### Aim of the exercise
Tally the lines in the entries below that contain the string "walled". State only the resulting number.

■ ■ ■ ■

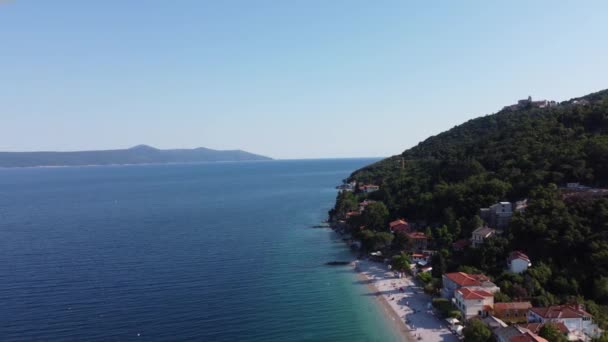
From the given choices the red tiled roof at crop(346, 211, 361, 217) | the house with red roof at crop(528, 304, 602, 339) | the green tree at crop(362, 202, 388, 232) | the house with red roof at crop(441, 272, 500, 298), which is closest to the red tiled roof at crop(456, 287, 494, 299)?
the house with red roof at crop(441, 272, 500, 298)

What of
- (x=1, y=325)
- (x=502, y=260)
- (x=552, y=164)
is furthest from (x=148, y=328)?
(x=552, y=164)

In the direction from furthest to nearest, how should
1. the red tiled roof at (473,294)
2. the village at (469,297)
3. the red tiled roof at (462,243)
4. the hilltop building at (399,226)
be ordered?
the hilltop building at (399,226)
the red tiled roof at (462,243)
the red tiled roof at (473,294)
the village at (469,297)

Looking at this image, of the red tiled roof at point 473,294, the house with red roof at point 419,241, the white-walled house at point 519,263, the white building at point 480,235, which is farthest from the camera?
the house with red roof at point 419,241

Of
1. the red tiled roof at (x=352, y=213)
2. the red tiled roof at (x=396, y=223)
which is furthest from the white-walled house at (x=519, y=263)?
the red tiled roof at (x=352, y=213)

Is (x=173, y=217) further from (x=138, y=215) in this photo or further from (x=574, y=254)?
(x=574, y=254)

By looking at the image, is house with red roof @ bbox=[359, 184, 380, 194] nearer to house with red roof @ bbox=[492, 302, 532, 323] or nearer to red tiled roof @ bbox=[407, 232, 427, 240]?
red tiled roof @ bbox=[407, 232, 427, 240]

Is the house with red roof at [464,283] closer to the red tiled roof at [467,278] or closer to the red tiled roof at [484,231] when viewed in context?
the red tiled roof at [467,278]

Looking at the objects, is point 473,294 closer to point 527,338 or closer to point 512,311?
point 512,311

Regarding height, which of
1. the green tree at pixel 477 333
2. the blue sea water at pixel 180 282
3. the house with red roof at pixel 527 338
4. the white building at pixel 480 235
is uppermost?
the white building at pixel 480 235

■ ■ ■ ■

### Output of the task
2